Supplied text below:
The Seven Deadly Sins in a Digital Age: 2. Gluttony
November 17, 2014
At first glance, the subject of "gluttony in a digital age" might seem almost a joke. However much gluttony might be a dominant vice in our society (and in one of the most perceptive chapters of The Screwtape Letters, C.S. Lewis reveals it to be far more pervasive than we might have imagined), it can have little to do with the digital side of our lives. If gluttony is a matter of over-consuming food and drink, the things most central to our bodily existence, then our use of digital technologies, which we engage with the eyes and the mind, cannot be an issue of gluttony. At one level this is true, just as we saw last week that the core problem with pornography may not in fact be Lust, as classically understood, but curiosity. We will have more to say of this vice, "the lust of the eyes," in a bit, but we must first come to terms with the logic of Gluttony.
Although Aquinas does initially define gluttony in narrow terms as an "inordinate desire for eating or drinking" (ST IIaIIae Q. 148 a. 1 resp.), he subsequently notes that "sin results from a man forsaking the food of virtue on account of something useful to the present life, or pleasing to the senses. Now as regards goods having the aspect of utility, there is but one capital vice, namely covetousness [i.e., greed]" (ST IIaIIae Q. 148 a. 5 ad 3). Regarding goods pleasing to the senses, there are two closely related capital vices, he says, lust and gluttony. In other words, all the lusts of the flesh can be summed up under the heading of inordinate desire for useful things, things that serve primarily as a means to other enjoyable things, and inordinate desire for delightful things, things that are themselves the object of sensual enjoyment. The latter, in pre-modern times, were little more than the basic necessities of life, food and sex. Of course, these too could be viewed as useful things, means to the end of sustenance and reproduction, and this was part of Aquinas's point: that we kept these pleasures of the senses in their proper place by remembering that they served a God-ordained purpose beyond the mere gratification of our bodies. As for "goods having the aspect of utility," these were things like houses or clothing or horses, things that were not themselves consumed, but used to enable us to participate in society and produce things for our sustenance. In short, among worldly goods, we can distinguish broadly between goods for production and goods for consumption; to inordinately desire the former is greed, to inordinately desire the latter is gluttony.
End of Supplied text.
Source material below:
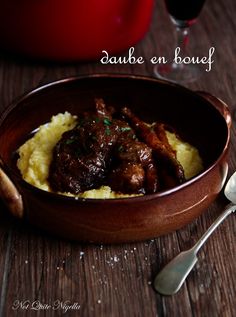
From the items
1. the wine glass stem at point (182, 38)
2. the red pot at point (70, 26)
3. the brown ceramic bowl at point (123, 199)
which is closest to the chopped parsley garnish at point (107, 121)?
the brown ceramic bowl at point (123, 199)

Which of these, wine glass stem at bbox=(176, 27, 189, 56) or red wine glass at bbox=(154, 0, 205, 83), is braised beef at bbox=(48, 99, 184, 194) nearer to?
red wine glass at bbox=(154, 0, 205, 83)

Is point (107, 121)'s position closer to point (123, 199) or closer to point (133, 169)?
point (133, 169)

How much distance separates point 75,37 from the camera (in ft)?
7.87

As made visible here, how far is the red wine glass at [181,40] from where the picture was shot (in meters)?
2.36

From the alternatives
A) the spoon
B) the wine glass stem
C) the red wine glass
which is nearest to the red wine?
the red wine glass

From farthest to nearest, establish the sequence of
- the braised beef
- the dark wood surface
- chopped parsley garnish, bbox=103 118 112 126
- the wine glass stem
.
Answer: the wine glass stem, chopped parsley garnish, bbox=103 118 112 126, the braised beef, the dark wood surface

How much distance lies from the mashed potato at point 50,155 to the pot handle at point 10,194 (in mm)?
109

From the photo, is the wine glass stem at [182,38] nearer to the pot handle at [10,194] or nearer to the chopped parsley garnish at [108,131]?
the chopped parsley garnish at [108,131]

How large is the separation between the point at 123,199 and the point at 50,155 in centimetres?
43

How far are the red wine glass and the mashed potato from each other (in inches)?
25.0

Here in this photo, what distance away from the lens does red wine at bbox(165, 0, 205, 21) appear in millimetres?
2336

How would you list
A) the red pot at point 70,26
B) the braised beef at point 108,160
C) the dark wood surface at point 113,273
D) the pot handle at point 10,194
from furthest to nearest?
the red pot at point 70,26 < the braised beef at point 108,160 < the pot handle at point 10,194 < the dark wood surface at point 113,273

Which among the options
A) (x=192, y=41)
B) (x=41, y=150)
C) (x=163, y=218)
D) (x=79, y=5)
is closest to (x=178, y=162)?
(x=163, y=218)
End of Source material.
* **What is required**:
Continue the essay on gluttony in a digital age from the point where it stops.

* **Exercise response**:
From this standpoint we can see that the great vice of contemporary America, is not greed, as so often alleged; it is gluttony. And this is not because we spend all our time eating too much food (although our obesity rates might suggest that is far from the least of our vices). Rather, it is because, as Hannah Arendt argued more than fifty years ago in her extraordinarily perceptive book The Human Condition, the whole logic of modern economic life, since the industrial revolution, is to convert things formerly seen as goods for production into goods for consumption. Consider the word that economists and even politicians now use to describe citizens - consumers. Whenever we buy things, they say, we are consuming them.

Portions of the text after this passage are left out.